When: In order to accommodate a four round playoff, the regular season for all conferences with a championship game would end the weekend before Thanksgiving.  Conference Championship weekend would take place the Friday and Saturday following Thanksgiving, an epic conclusion to the college football regular season.

The playoff would begin the first weekend in December (currently Conference Championship Saturday), followed by the Round of 16 the following weekend.  The Semifinals would take place January 1st with the National Championship Game a week later.

But what about the bowls?  They're just fine.  Teams who make the college football playoff but fall short of the Football Final Four would be delegated among the six current CFP bowls (Rose, Sugar, Orange, Fiesta, Cotton, Peach).  Teams would be assigned to bowl games after they are eliminated from the playoff - meaning four bowls would be filled out after the first weekend, with the remaining two games being filled out by teams eliminated in week two.

Again, the four semi-finalists would all advance to a separate neutral site, to be bid out like the Super Bowl, where they would play both the Final Four and National Championship Game.  After all, doesn't it make sense that more fans would travel to one city for a week than have to take two separate trips?  Plus, think of the revenue generated by having four fan bases in town for a week?  The bids for the title game would be sky high!  And that's what we're worried about with this question anyway right - the money? 

Yeah, what about the $?  This will be the least of our worries.  The college football playoff will be an absolute cash cow.  College Basketball is a love of my life but is widely considered a dwindling niche sport in the regular season yet CBS/Turner pay $771 Million a year to televise March Madness.  ESPN already pays $608M/year to televise the College Football playoff, and that's just 3 games!  15 games over four weekends and it's not hard to imagine the college football playoff warranting $1B/year.  Spread among the schools, that's about $8.3M each.  Final Four/Championship Sites would pay through the nose to get four fan-bases in town for over a week.  

Schools also would get the opportunity to include the two potential playoff games in season ticket packages, regardless of if they happen or not.  If they happen it's a huge payday for the school.  If not, they can offer to hold the funds as a deposit on the following year's tickets so they don't have to go through the refund process.  It's like a hidden PCL income for schools.

The Selection Committee: Like today, a College Football Playoff Selection Committee will select the field, though I'd change up the method of selecting who makes up the committee.  Instead of mysteriously hand picking a cast of "experts" who would seemingly make for the worst sit-com ever, I'd put an actual method in place for establishing the committee and ensuring turnover.
  1. The committee would be made of 12 total members:
    • 4 media members elected by the Associated Press with an emphasis should be to electing "national" reporters.
    • 4 Athletic Directors as chosen by the American Football Coaches Association.
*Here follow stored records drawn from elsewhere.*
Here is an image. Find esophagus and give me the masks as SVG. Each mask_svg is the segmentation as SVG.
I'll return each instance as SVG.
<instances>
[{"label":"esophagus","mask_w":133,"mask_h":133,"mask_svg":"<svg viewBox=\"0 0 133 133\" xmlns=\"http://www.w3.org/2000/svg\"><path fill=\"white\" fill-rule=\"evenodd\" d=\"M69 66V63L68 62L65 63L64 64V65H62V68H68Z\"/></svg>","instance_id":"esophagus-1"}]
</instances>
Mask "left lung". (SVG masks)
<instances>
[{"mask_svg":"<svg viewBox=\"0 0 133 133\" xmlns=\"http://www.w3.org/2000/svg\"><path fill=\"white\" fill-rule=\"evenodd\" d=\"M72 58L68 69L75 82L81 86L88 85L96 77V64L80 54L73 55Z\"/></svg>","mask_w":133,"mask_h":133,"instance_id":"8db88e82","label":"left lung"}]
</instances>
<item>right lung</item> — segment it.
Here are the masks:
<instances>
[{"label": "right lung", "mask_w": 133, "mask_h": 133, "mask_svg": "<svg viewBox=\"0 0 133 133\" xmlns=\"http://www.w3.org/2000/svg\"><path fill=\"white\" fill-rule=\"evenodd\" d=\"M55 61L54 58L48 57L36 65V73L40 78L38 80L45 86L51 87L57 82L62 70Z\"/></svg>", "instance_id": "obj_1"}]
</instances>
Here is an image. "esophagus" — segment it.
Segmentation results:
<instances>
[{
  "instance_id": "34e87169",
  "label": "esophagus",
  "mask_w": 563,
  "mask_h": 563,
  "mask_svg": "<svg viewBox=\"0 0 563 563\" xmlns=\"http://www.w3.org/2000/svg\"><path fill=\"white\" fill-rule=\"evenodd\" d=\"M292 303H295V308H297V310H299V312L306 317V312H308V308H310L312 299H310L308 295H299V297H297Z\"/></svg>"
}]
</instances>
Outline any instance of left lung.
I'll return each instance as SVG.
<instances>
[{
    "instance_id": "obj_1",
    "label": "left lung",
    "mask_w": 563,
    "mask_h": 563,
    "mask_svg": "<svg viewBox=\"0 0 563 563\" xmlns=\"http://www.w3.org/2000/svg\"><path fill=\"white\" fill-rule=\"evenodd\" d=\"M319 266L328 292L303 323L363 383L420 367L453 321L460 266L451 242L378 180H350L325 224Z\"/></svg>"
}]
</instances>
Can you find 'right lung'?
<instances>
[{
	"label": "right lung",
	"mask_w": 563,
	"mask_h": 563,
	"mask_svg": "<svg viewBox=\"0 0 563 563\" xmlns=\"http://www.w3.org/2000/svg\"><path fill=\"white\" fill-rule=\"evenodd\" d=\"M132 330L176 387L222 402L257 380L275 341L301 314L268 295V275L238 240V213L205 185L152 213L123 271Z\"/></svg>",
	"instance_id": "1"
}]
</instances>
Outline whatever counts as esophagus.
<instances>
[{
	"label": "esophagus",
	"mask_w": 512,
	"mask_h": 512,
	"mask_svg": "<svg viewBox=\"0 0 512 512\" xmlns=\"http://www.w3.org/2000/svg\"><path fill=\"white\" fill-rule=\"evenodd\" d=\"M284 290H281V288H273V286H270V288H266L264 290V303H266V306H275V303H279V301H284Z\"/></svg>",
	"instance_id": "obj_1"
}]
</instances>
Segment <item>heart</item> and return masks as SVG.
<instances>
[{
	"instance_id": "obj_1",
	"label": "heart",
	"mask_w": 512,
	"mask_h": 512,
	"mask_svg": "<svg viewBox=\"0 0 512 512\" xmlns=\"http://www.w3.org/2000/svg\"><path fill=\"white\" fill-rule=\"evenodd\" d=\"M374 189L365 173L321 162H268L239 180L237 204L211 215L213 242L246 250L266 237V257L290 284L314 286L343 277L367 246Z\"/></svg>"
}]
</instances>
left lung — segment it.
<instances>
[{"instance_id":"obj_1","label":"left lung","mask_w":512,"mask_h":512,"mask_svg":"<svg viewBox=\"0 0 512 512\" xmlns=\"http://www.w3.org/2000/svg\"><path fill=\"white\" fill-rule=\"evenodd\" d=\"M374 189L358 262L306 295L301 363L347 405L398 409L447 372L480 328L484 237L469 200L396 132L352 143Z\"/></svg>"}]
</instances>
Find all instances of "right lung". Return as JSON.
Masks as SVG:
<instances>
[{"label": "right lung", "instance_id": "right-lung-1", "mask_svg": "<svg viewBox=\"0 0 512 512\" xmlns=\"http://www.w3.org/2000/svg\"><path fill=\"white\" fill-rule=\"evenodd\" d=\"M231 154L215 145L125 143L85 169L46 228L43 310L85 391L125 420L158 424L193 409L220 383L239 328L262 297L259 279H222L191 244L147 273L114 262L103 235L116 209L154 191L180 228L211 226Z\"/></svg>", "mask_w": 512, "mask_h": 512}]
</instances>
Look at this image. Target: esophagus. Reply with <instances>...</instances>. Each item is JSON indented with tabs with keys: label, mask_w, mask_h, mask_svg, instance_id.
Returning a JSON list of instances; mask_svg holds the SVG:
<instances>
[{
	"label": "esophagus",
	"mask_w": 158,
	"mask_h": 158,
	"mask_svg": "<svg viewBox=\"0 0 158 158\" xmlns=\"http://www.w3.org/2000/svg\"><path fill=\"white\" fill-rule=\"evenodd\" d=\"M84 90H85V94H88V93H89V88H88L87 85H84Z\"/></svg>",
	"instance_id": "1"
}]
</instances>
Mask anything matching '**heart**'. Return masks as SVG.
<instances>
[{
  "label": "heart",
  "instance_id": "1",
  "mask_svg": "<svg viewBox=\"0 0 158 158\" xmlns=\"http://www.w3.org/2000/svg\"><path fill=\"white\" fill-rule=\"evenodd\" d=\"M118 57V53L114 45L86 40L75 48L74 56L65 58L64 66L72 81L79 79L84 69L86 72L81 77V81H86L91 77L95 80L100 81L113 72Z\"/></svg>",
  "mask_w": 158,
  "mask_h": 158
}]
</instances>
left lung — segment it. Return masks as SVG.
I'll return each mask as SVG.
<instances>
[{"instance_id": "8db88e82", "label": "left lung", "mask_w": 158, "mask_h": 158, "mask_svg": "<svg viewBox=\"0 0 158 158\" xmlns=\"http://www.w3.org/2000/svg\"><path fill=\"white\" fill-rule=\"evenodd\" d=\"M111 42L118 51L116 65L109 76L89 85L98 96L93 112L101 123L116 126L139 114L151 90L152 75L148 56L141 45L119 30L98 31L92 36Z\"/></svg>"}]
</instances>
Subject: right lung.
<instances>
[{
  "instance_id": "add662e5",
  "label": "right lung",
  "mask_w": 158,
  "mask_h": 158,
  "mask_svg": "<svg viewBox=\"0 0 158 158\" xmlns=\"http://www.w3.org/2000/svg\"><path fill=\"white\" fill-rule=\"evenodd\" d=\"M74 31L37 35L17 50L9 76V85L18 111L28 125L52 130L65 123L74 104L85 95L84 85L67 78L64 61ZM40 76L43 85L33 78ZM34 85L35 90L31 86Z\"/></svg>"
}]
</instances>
No conference can have more than 1 active members and at least one of the four must be from a non-power 5 conference.
    • 4 members of the College Football Hall of Fame (coaches or players) as chosen by the Hall of Fame members themselves.
  2. Everyone is elected to a 2-year term with each group having two seats rotate every year. Once you serve a term you must wait four years before being eligible for re-election. This will keep things fresh and make sure no good ol' boy networks are established.
Selection Process: 
The process would pretty much mirror the basketball committee's process:

  1. Each member submits an initial ballot of the top 16 teams that deserve at-large bids (regardless of if they win automatic bids).
    • If an Independent team appears in the top 10 on 10 of the 12 ballots, that team will be automatically placed into the field.  This is because Independent teams are not eligible for auto-bids, and it's safe to assume Notre Dame will throw a fit for this to be included when this system is negotiated.
    • For all other teams, any team that is ranked in the top 6 on 10 of 12 ballots is automatically placed into the field.
    • All other teams that appear on at least four of the 12 ballots will be considered "under consideration".
  2. The committee members will debate the "under consideration" list and vote in the following order:
    • Members should list the top four teams left under considerations, in no particular order. 
    • The four teams receiving the most votes will make up the next at-large ballot.
    • Members will rank these four teams in order.  The top ranked team on a ballot receives one point, the fourth best team receives four votes.
    • When there are at least three at-large bids remaining, the two teams with the least points are locked into the field, while remaining two are retained for the ballot.
    • When there are one or two at-large bids remaining, the one team with with the least points will be locked into the field, while remaining three are retained for the next ballot.
    • So long as there are more at-large bids remaining, members will continue nominating either the two (if two teams carried over) or one (if only one team carried over) best team from the under consideration list that should be included on the ballot.
    • This process will continue until the 16 team field has been selected.
Seeding of teams will only take place after selection has completed.  
  1. Members begin by nominating the four best teams in no particular order.  
  2. The four teams who receive the most votes will be placed on the next ballot.
  3. Teams will then be ranked 1-4 (same scoring as above).  The top two teams with the least amount of points will be locked into the #1 and #2 seeds.  The two remaining teams will be carried over to the next round.
  4. Members will again nominate their top four remaining teams, with the top two added to the ballot with the remaining teams from the previous voting round.
  5. Steps 3-4 are repeated until all 16 teams are seeds, with round 8 only consisting of the two remaining seeds.
  1. Teams will be placed into a straight 16 team bracket (1-16, 2-15, 3-14, 4-13, 5-12, 6-11, 7-10, 8-9) with no regions.
  2. Teams may be moved one line from their true seed in order to avoid either a conference opponent or other regular season rematch in the first round, or to when swapping teams keep a team from having to travel cross-country. 
  3. The first two rounds will be played at the higher seed's stadium.  In the event the higher seeded team cannot host, the lower seeded team should host.  In the event neither team can host, a neutral site should be arranged.
Wow, that was in depth, but this is never gonna happen, right?  Not unless the NCAA comes to their senses and finally gives me control of things, but I haven't gotten the hint that they're ready to do that quite yet.  As long as the power five conferences are running things, they'll make sure to stack things with smaller fields and keep the smaller schools out of it.  Win the MAC and you're headed to Mobile for the Bowl!  What kid doesn't grow up dreaming about that.  No more illusions of a "true" national champion.  120 teams enter with a path to the trophy, only one walks away.  There's only one way there, and my system does just that.